Il n'est pas contesté que Monsieur [L] [H] n'est pas entré par voie de fait dans le logement litigieux qu'il occupe manifestement depuis plusieurs années. Dès lors qu'aucune circonstance particulière de l'espèce ne justifiant que le délai de deux mois prévu par les dispositions des articles L. 412-1 et suivants du code des procédures civiles d'exécution soit réduit ou supprimé, il convient donc d'indiquer que passé le délai de deux mois suivant la signification du commandement d'avoir à libérer les lieux, il pourra être procédé à cette expulsion, avec le concours de la force publique.

Il n'apparaît pas non plus nécessaire d'assortir l'obligation de quitter les lieux d'une astreinte. En effet, la condamnation au paiement d'une indemnité mensuelle d'occupation (voir ci-après), de nature à réparer le préjudice subi par la propriétaire satisfait déjà l'objectif assigné à l'astreinte en cette matière par l'article L.421-2 du code des procédures civiles d'exécution.

Il sera rappelé enfin que le sort du mobilier garnissant le logement est prévu par les articles L.433-1 et suivants du code des procédures civiles d'exécution dont l'application relève, en cas de difficulté -laquelle n'est à ce stade que purement hypothétique-, de la compétence du juge de l'exécution et non de la présente juridiction.
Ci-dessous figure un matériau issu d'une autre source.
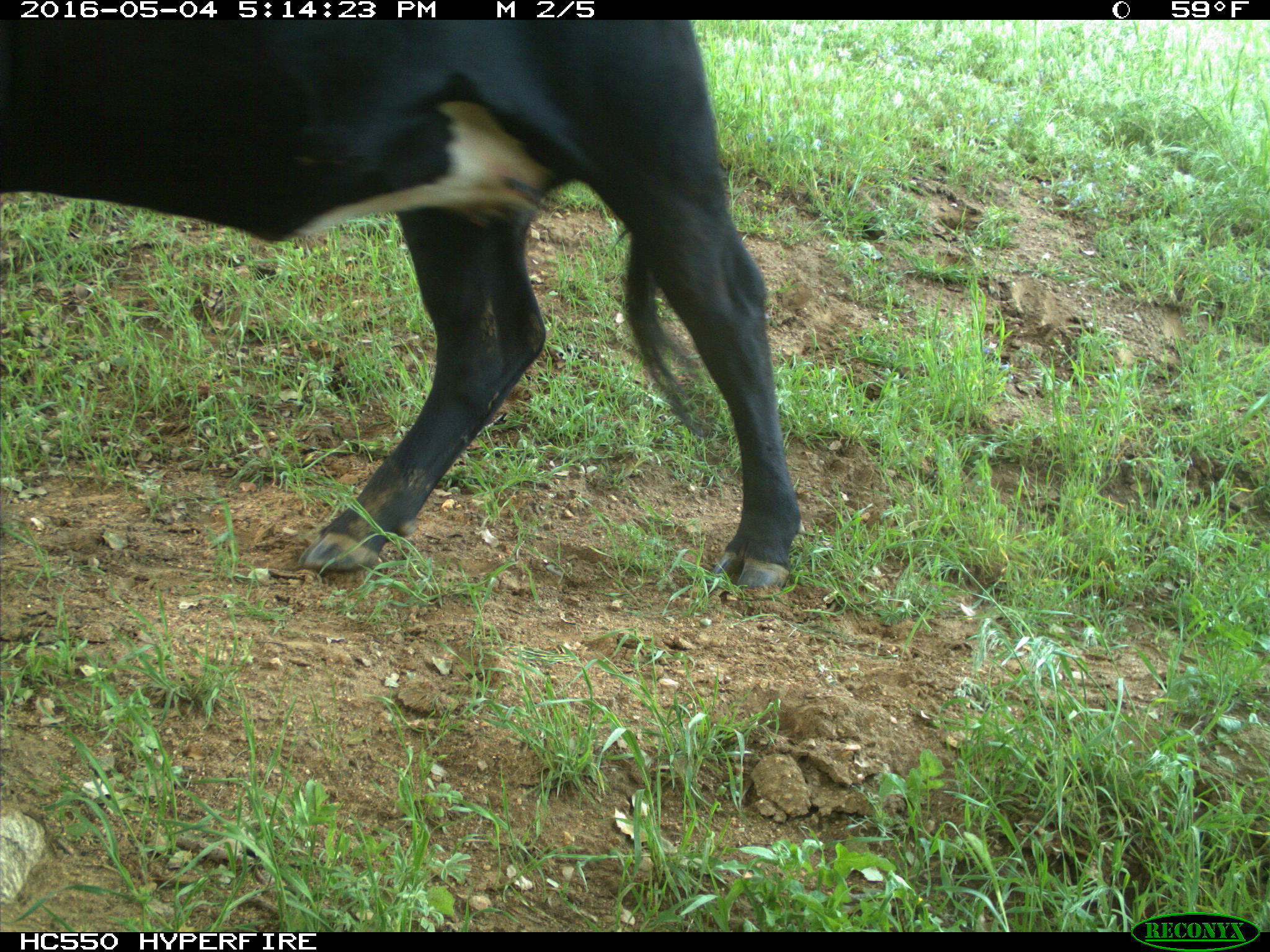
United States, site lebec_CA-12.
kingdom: Animalia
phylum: Chordata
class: Mammalia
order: Artiodactyla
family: Bovidae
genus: Bos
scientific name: Bos taurus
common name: domestic cow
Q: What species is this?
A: Bos taurus (domestic cow).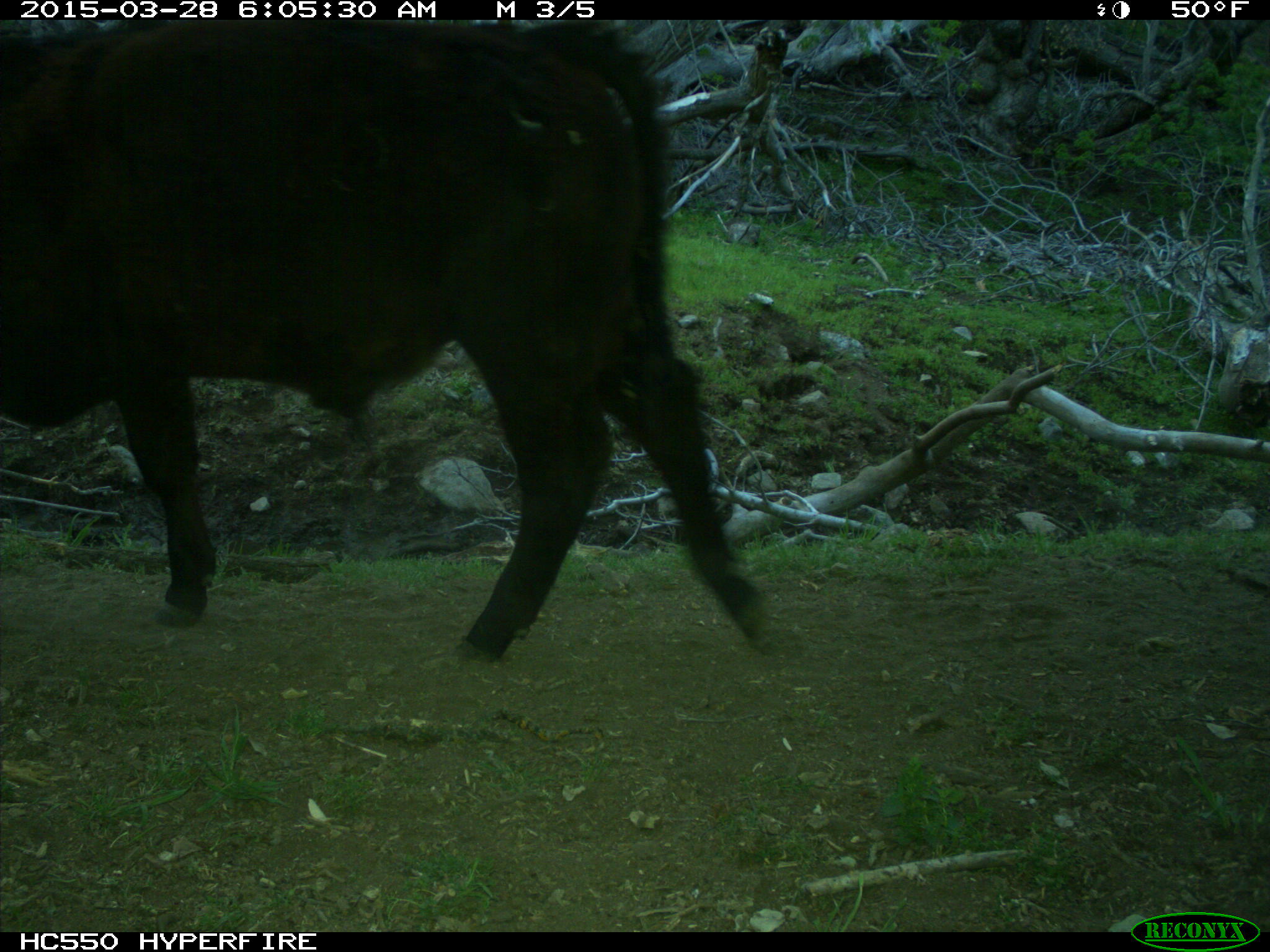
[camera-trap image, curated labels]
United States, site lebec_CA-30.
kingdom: Animalia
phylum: Chordata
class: Mammalia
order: Artiodactyla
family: Bovidae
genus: Bos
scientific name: Bos taurus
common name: domestic cow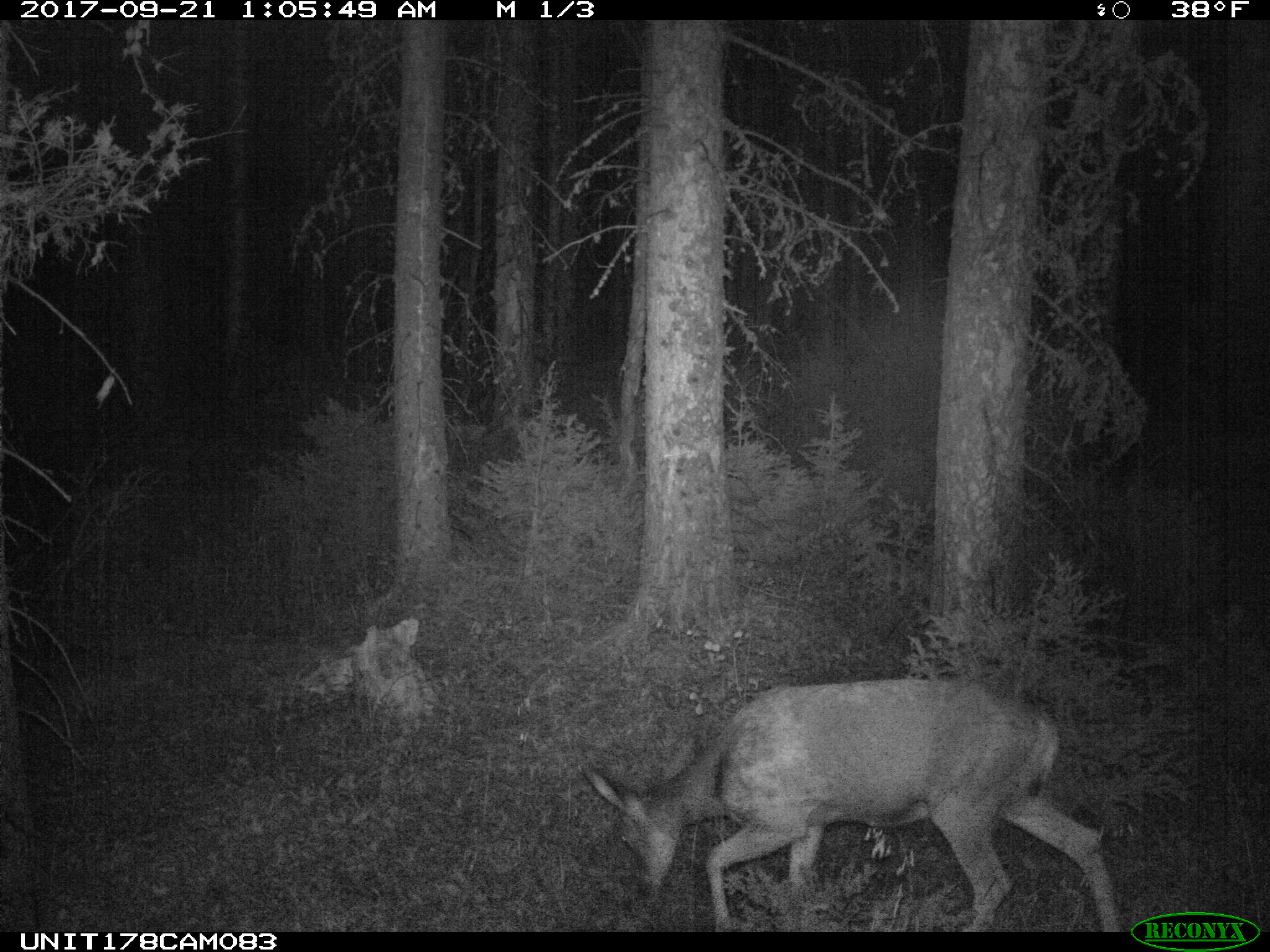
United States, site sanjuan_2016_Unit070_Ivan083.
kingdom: Animalia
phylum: Chordata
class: Mammalia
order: Artiodactyla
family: Cervidae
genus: Odocoileus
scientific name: Odocoileus hemionus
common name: mule deer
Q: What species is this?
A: Odocoileus hemionus (mule deer).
Sur la demande d'indemnité d'occupation

La mise à disposition du bien ayant été qualifiée de prêt, aucune indemnité d'occupation ne saurait être mise à la charge de l'emprunteur pour la durée du prêt. Toutefois, en ce que le prêt est désormais terminé, une indemnité d'occupation pourra être mise à la charge du défendeur à compter de ce jour.

En effet, le maintien dans des lieux malgré la déchéance du droit d'occupation constitue une faute civile de nature quasi délictuelle ouvrant droit à réparation en ce qu'elle cause un préjudice certain pour le propriétaire dont l'occupation indue de son bien l'a privé de sa jouissance. Au-delà de cet aspect indemnitaire, l'indemnité d'occupation, qui est également de nature compensatoire, constitue une dette de jouissance correspondant à la valeur équitable des locaux.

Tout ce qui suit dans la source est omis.